Episode64.
腕からつくられたというわたしを、わたしは見なかった。それもわたしだから、わたしがわたしと逢うってことは、混乱してしまうからって云われて。でも聞いた話だと、そうしてつくられた(生まれた?)わたしは、起き上がったあとにやったことが、わたしとおんなじだったんだって。
わたしのときと同じように背中を向けてたクロロさんを見て、やっぱり声をかけられるまで待って。
それから、同じやりとりを繰り返して。
――そこからが、違う。
帰してやる、とクロロさんが云った。
帰して下さい、と、そのわたしは云った。
だからお魚を発動させて、そのわたしは呑み込まれ――
「ちなみにコピーが死んだ場合も本体に多大な影響が出るらしいな」
髪の毛ならまだしも、腕一本のつながりは強固だろうから、せいぜい無事でいるように祈ることだ。
「それを早く云ってください!」
「云ってどうなった」
「……どうもなりませんでしたけど」
こころがまえ、と、いうものが、あると思う。
ともあれ。
わたしが何事もなくこうしているっていうことは、お魚に呑まれたわたしは無事に向こうへ帰ったんだろうと思う。
あの道は見慣れた道だった。
出口があそこのままだったなら、少し先の角を曲がれば、わたしの家にすぐ着くはずだ。
どれだけ留守にしてたか判らないけど、わたしは、ちゃんと家に帰れるはず。
……ほんとうは
ちょっとだけ羨ましい。
あのわたしは、記憶が、腕がちぎれたところで、わたしと違うものになってる。
このわたしのことを知らずに、家に帰ってる。
……ちょっとだけ寂しい。
このわたしだけが知っている。
あのわたしは知らずに行った。
いつかあの世界に帰ったら、わたしが真っ先にすることを、あのわたしは知らない。
「ただいま」
と。
先に帰ったわたしに触れて、わたしが云えば、あのわたしはわたしでなくなるらしいんだ。

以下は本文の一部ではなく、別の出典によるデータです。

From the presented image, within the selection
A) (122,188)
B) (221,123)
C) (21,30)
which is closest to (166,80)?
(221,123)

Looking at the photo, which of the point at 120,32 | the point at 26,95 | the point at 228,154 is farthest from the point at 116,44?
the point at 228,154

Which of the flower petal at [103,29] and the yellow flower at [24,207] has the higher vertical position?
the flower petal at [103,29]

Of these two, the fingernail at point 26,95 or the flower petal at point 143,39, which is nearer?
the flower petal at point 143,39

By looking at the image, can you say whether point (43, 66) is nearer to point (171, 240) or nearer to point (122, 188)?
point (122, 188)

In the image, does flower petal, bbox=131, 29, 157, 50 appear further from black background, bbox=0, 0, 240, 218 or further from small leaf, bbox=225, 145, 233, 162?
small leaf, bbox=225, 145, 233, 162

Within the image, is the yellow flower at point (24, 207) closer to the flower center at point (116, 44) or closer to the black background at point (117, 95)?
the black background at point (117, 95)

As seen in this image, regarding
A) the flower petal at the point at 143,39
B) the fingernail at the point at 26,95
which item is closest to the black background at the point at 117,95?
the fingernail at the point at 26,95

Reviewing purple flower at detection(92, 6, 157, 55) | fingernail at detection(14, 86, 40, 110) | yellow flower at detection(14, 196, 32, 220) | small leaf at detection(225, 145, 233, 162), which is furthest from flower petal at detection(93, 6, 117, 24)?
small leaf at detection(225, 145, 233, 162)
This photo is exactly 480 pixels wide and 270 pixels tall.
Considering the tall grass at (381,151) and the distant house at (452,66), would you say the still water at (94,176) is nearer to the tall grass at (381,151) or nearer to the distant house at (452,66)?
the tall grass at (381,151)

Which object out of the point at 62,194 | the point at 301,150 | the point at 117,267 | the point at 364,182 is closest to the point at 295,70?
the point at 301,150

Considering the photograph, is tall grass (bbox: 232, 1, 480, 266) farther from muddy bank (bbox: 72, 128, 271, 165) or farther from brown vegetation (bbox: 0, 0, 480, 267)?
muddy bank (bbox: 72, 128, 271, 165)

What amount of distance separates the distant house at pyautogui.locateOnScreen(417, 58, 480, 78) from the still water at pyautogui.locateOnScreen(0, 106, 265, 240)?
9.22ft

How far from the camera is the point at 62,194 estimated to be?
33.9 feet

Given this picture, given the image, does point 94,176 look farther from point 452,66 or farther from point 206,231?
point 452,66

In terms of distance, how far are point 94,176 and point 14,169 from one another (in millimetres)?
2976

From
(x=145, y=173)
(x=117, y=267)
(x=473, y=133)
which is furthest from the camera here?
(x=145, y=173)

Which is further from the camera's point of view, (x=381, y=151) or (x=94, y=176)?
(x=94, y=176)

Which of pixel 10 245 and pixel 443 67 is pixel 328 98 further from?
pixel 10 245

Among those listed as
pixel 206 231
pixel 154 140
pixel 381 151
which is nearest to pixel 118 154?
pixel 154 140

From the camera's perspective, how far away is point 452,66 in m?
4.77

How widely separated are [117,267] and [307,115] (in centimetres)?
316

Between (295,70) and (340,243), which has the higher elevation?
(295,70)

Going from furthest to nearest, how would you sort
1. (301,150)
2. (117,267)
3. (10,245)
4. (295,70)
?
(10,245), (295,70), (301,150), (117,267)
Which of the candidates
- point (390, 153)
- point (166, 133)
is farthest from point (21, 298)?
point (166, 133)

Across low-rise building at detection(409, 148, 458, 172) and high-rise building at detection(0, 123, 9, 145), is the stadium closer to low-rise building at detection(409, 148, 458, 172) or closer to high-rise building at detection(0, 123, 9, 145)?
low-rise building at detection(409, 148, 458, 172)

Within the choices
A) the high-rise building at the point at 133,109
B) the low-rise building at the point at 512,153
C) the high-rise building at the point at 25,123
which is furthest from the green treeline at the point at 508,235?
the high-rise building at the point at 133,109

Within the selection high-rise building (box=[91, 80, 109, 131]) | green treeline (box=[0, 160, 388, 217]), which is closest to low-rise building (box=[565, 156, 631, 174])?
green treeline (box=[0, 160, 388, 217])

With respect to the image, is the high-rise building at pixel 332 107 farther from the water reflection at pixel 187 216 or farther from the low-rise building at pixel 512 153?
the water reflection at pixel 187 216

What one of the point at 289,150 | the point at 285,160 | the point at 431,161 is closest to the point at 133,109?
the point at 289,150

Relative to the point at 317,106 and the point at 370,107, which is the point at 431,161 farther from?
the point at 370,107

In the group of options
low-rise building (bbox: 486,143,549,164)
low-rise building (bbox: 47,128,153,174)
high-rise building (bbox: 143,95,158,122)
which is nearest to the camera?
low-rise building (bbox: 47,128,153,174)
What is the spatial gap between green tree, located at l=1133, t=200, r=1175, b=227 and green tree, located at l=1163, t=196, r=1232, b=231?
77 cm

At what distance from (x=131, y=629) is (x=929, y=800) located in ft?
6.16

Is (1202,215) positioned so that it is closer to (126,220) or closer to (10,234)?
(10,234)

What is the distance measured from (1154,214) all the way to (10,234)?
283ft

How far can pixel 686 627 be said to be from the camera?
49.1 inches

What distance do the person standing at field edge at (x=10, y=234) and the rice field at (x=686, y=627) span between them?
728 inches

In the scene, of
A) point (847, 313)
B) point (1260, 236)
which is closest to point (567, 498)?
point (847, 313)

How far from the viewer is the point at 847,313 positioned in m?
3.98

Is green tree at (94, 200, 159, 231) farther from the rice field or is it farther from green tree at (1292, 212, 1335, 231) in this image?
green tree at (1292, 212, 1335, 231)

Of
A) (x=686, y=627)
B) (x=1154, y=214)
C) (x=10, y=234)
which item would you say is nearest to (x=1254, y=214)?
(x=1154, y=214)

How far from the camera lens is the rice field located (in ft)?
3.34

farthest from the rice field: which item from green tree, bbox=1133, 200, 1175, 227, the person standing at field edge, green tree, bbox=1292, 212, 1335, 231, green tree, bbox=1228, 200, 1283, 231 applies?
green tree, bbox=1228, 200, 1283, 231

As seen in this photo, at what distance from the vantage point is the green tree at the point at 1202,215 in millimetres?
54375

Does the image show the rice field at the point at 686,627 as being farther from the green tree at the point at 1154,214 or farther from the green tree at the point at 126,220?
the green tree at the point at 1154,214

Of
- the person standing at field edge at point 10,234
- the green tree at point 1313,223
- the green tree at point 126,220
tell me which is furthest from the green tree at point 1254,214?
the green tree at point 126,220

わたしだった一部、腕になって――たぶん、土くれになるんだろうって。クロロさんは云った。それも、腕からわたしを作った人に聞いたんだろうって思う。
――お父さんとお母さんにただいまを云えない代わりに、わたしはわたしにただいまを云うんだ。
遠い、遠い約束。
わたしがわたしにする約束。
それがどんなに遠くても。
わたしはまた、わたしに逢おう。
そのために、わたしはここで生きていく。
それが、おおよそ。――二年ほど前の、ある日に定めたわたしの約束。それは今も、続いてる。